### CE QU'ON DEMANDE
A. Traduisez en anglais cette phrase du texte sur la Première Guerre mondiale au Moyen-Orient : « Il montre que le Moyen-Orient a plus souffert des conséquences à long terme du conflit que presque toute autre région du monde. »
B. Prolongez de quelques phrases le texte sur la Première Guerre mondiale au Moyen-Orient, à la suite de sa dernière phrase.

### TEXTE PROPOSÉ
══════════

Publié dans le magazine Books n° 65, mai 2015. Par Justin Marozzi.
Un ouvrage qui fera date rompt enfin avec l’approche eurocentrique de la Première Guerre mondiale. Il montre que le Moyen-Orient a plus souffert des conséquences à long terme du conflit que presque toute autre région du monde. Et qu’il en paie toujours le prix.
Le 11 novembre 1914, le cheikh al-Islam Ürgüplü Hayri Efendi, autorité religieuse suprême de l’Empire ottoman, posa avec emphase une question dans l’enceinte de la mosquée Fatih d’Istanbul. Cette question et la réponse catégorique qu’il donna lui-même devaient affecter la vie de millions de musulmans dans tout le Moyen-Orient pendant les quatre années suivantes.

══════════

Questions spatiales liées à des images:
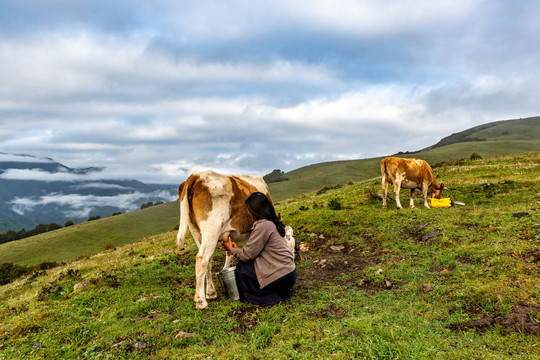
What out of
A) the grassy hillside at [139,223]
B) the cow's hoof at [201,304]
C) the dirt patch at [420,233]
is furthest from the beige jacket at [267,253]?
the grassy hillside at [139,223]

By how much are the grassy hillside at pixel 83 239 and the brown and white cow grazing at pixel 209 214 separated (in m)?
44.1

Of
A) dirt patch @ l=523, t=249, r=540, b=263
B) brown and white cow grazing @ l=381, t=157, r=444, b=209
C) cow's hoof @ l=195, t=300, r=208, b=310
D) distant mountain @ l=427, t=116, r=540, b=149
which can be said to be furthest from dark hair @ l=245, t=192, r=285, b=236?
distant mountain @ l=427, t=116, r=540, b=149

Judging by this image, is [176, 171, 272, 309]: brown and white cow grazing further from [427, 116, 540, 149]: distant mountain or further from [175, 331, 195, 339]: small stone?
[427, 116, 540, 149]: distant mountain

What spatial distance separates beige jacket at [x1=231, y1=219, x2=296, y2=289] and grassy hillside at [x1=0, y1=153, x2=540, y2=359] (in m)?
0.77

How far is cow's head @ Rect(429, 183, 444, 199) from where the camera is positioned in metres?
19.4

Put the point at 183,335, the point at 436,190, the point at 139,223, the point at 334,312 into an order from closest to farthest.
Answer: the point at 183,335, the point at 334,312, the point at 436,190, the point at 139,223

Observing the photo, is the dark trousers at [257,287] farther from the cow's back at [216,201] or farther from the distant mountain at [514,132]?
the distant mountain at [514,132]

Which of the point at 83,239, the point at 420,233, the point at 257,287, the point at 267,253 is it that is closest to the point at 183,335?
the point at 257,287

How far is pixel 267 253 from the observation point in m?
7.39


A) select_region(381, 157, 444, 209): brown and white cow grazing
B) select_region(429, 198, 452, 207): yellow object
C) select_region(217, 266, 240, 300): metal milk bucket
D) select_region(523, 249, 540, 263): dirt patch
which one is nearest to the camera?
select_region(523, 249, 540, 263): dirt patch

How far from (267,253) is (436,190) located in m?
16.4

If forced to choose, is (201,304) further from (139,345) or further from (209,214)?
(209,214)

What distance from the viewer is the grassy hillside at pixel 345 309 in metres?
4.94

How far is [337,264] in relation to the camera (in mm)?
10641
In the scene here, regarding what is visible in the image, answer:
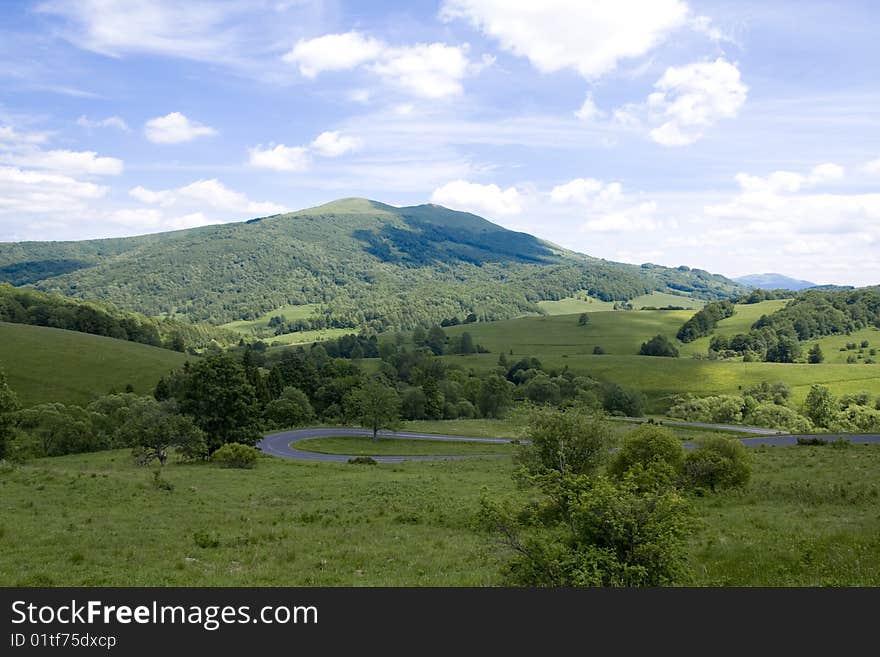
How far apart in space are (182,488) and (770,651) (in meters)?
35.0

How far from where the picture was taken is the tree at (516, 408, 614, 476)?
30.8 m

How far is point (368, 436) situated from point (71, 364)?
8240 cm

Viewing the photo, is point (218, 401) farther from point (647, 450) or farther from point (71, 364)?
point (71, 364)

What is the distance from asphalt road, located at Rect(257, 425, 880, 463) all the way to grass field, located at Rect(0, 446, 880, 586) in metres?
20.6

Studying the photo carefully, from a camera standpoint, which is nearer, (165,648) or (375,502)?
(165,648)

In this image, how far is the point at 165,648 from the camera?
913 cm

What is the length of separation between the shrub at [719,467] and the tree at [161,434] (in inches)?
1668

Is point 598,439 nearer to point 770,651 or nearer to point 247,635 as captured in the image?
point 770,651

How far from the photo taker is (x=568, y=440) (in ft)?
102

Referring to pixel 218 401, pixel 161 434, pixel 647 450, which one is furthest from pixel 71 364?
pixel 647 450

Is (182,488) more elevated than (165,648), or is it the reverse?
(165,648)

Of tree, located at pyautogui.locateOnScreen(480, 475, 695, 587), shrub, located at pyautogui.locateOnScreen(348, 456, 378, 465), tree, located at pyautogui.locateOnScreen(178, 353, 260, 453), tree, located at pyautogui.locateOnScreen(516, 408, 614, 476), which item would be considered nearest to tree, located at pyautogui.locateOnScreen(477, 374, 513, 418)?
shrub, located at pyautogui.locateOnScreen(348, 456, 378, 465)

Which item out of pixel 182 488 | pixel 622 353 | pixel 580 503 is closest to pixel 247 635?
pixel 580 503

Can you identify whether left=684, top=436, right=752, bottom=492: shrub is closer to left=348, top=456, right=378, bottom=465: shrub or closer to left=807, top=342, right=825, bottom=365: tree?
left=348, top=456, right=378, bottom=465: shrub
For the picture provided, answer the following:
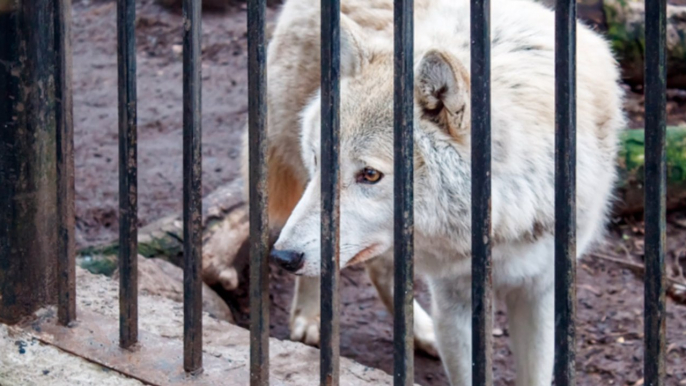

══════════

### RÉPONSES
A. It shows that the Middle East suffered more from the long-term consequences of the conflict than almost any other region of the world.

B.
« Question : quand des ennemis attaquent le monde islamique, quand il a été établi qu’ils s’emparent de pays musulmans pour les piller et capturent des fidèles, et quand Sa Majesté le Padichah de l’Islam
[le sultan ottoman Mehmed V] ordonne le djihad sous la forme d’une mobilisation générale, le djihad devient-il alors […] obligatoire pour tous les musulmans ? Est-ce un devoir pour tous les musulmans du monde entier, qu’ils soient jeunes ou vieux, à pied ou à cheval, de prendre part au djihad avec leurs biens et leurs richesses ? Réponse : oui. »
Traditionnellement, les historiens minimisent l’importance du djihad contre les Alliés qui suivit, orchestré par les Allemands, de sorte qu’il a été jugé sans pertinence pour l’effort de guerre global. Certes, il n’eut pas l’...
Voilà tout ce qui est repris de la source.